A researcher wishes to conduct a study of the color preferences of new car buyers. Suppose that
40% of this population prefers the color red. If
16 buyers are randomly selected, what is the probability that at least
2 buyers would prefer red? Round your answer to four decimal places.
My method:
o.40 * 16 / 2 = 3.2
Did I get it right? if not, what is the best approach
Best Answer
Your calculation cannot be right. For any probability must be between $0$ and $1$, but $3.2$ is not.
We have repeated an experiment independently $16$ times. Each time the probability of success (prefers red) is $0.4$. We want the probability that the number of successes is $\ge 2$.

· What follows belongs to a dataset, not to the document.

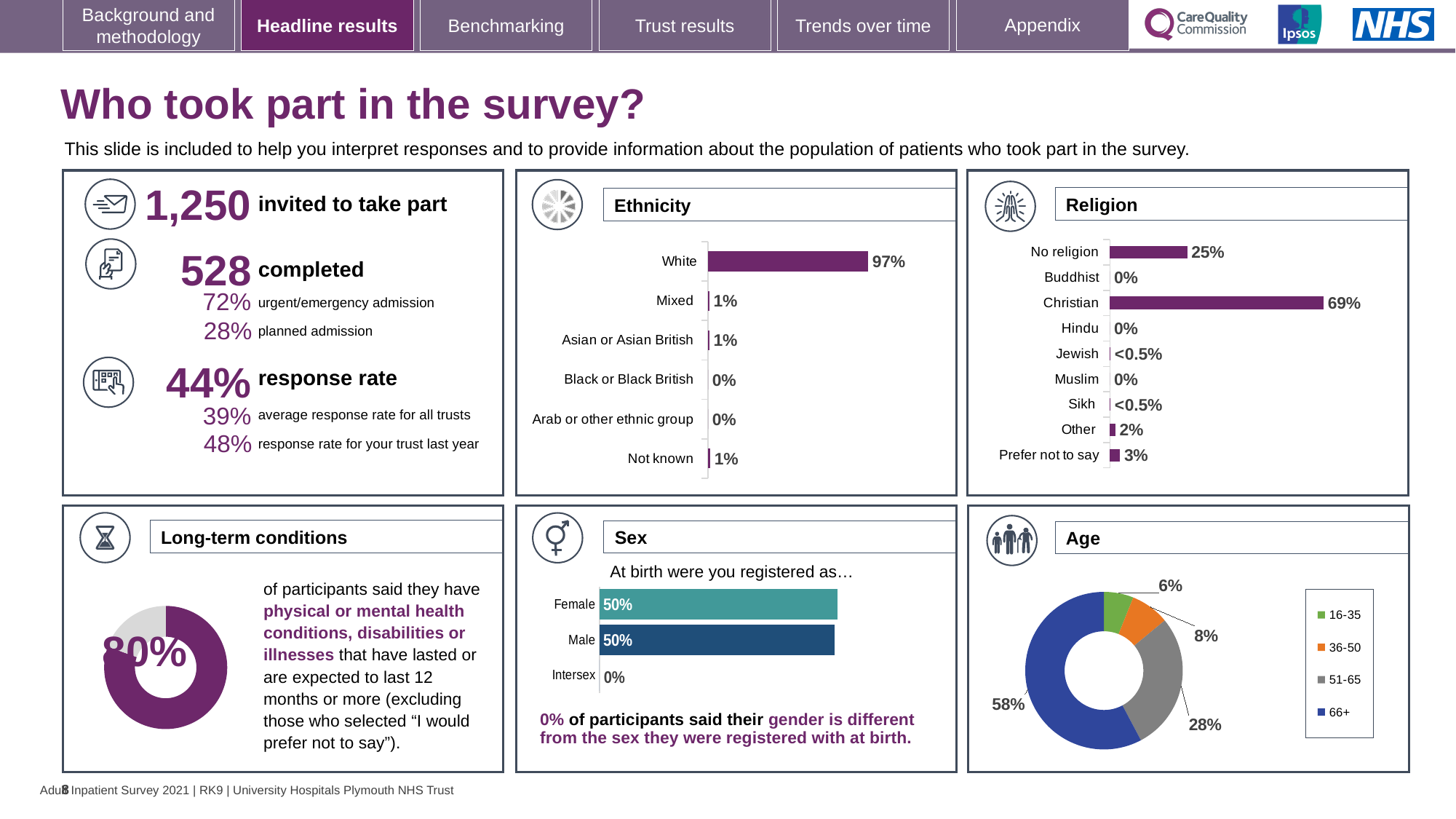
In the Sex chart, what percentage of participants were registered as Female at birth? 50% In the Religion chart, what percentage of participants were Christian? 69% In the Ethnicity chart, how many ethnicity categories are listed? 6 In the Ethnicity chart, which category has the highest value? White In the Religion chart, what is the difference between the Christian and No religion values? 44% What kind of chart is the Sex chart? Bar chart In the Age chart, which age group has the smallest share? 16-35 In the Age chart, what share of participants were aged 66+? 58% In the Religion chart, which is larger, Other or Prefer not to say? Prefer not to say In the Religion chart, what is the value for Prefer not to say? 3% In the Ethnicity chart, what percentage of participants were White? 97% In the Age chart, how many age groups does the legend list? 4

The probability that the number of successes is $k$ is $\binom{16}{k}(0.4)^k(0.6)^{16-k}$. For the probability that the number of successes is $\ge 2$, add up, $k=2$ to $16$. This will give you a correct expression, and with a great deal of work you can evaluate the $15$ terms and find their sum.
However, there is a simpler way. Let $p$ be the probability of $0$ or $1$ successes. Then the probability of $\ge 2$ successes is $1-p$. If we can find $p$, we can then easily compute the answer.
The probability of $0$ successes (nobody in our sample prefers red) is $(0.6)^{16}$.
The probability exactly one person prefers red is $\binom{16}{1}(0.4)(0.6)^{15}$.
So $p=(0.6)^{16}+\binom{16}{1}(0.4)(0.6)^{15}$. Calculate, and to finish find $1-p$.